People think they can say things like this because they come wrapped in that most convenient paper: mainstream, unimaginative morality. We think we are perfectly entitled to pass comment on other people’s lives and mannerisms because we have the backing of God and Society, and anyone who disagrees is obviously a degenerate. One of the help recently chided my four year old to eat her ice cream with her right hand. I heard him, and quite politely asked him not to police my child—if I, her mother, who gave birth to her and watches hawk-like over her every move (borderline OCD if you ask me), have not thought this an issue then it is certainly nobody else’s place to tell my child what to do. I could tell he disagreed with me, but didn’t verbalise it: I was, in his eyes, being lax for allowing my daughter to be incorrect. After all, one is religiously instructed to do everything with one’s right hand, the left being reserved only for dirty unmentionable tasks. As a southpaw, I take exception to that and can safely assure you that that is all bunkum. But we got The Dread Advice because someone thought we were falling on the wrong side of god’s law.

This frightens me. I find it disturbing that anyone, be it the people in one’s house or a stranger in a shop, feel like they can take these kinds of liberties. It is not a harmless question one asks to pass the time, but an active, pointed comment on what is essentially a most private thing. When other people take the policing of morality upon themselves, scary things happen. IS and the Taliban have taught us that time and time again. It also says something about us as people—don’t we have other, better things to be doing than noticing who is wearing what? And isn’t it ironic, to say the least, that most of these rules happen to be the ones that revolve around women? How many men reading this column have been asked why they haven’t grown a beard, or why their shalwar hasn’t been pulled up over their ankles? I have never told anyone what hand to do anything with, but some random uncle thought it perfectly all right to approach my sister outside the hall where she was sitting an O level examination and tell her quite sternly to drink from her water bottle with her right hand. Anyone who has sat a big exam knows that in the fifteen minutes between papers you don’t give a hoot which hand you’re using to drink your water from, you just drink and dive back into quadratic equations and the kinds of coal found in Sindh. That mean uncle didn’t consider any of that, he saw what he thought of as a transgression and marched up to a kid and told her off. He obviously didn’t feel any empathy or even indifference to what is indeed a negligible issue, only self-righteous indignation.

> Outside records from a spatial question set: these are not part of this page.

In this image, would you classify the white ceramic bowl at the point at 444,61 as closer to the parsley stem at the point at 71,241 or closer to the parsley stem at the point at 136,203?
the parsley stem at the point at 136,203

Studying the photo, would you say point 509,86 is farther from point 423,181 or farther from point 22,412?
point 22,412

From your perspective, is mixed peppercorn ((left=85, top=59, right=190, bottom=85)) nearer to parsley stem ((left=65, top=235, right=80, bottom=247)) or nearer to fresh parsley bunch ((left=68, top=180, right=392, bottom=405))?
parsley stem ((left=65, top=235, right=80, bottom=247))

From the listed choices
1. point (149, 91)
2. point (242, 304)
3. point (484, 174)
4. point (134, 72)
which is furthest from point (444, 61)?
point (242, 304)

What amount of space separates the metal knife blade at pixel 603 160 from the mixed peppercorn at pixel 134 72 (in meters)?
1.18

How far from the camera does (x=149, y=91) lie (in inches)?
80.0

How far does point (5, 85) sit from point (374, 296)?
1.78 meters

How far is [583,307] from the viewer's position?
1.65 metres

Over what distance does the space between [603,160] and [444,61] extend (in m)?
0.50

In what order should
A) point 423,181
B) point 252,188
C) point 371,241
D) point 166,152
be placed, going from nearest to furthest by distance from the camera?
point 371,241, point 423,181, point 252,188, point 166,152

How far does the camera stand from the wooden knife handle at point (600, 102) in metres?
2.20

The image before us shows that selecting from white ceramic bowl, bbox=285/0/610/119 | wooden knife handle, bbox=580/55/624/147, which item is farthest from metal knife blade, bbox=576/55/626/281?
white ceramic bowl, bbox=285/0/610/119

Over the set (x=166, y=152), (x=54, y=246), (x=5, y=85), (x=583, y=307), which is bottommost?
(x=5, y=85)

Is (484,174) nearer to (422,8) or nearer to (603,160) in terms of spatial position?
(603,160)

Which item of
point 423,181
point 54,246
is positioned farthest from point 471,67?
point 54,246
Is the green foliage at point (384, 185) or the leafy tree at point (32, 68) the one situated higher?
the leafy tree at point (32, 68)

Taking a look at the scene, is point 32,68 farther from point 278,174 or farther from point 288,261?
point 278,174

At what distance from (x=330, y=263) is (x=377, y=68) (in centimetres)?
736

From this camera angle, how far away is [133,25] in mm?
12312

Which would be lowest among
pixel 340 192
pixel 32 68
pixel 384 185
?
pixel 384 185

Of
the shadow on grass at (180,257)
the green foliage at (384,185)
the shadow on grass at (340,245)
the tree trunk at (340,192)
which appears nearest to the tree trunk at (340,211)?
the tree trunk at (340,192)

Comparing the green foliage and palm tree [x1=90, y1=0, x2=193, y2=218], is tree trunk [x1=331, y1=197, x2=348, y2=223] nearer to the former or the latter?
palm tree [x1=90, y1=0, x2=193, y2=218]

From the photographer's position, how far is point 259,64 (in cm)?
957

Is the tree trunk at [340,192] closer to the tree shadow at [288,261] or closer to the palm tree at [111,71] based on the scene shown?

Remember the film that Shaan made, ‘Khuda Ke Liye’? Remember that fabulous scene with the gramophone-playing character acted by Naseeruddin Shah, who declares ‘deen main darhi hai, darhi main deen nahin’? That meant that some practices are recommended by religion, but espousing them doesn’t necessarily mean you’re religious. No wonder we’re so confused and angry when it comes to piety—we spend all our time fixating on the small aspects of faith, the extras that are bonuses, really, instead of looking at the big picture, the things that really matter. Instead of trying not to be bribers or taking bribes we are being mean to children for using the ‘wrong’ hand. Instead of being kind to our neighbours and looking after relatives that need it, we’re doing haw-hai because someone didn’t cover their head during the azaan. This isn’t an attempt at helpfulness. It’s being utterly divorced from the humanizing effect religion is supposed to have on us. Instead of making us better people, we use our notions of piety to whack each other on the head with, and to me that makes a mockery of something that is beautiful. For what better way to exist than with love, and compassion?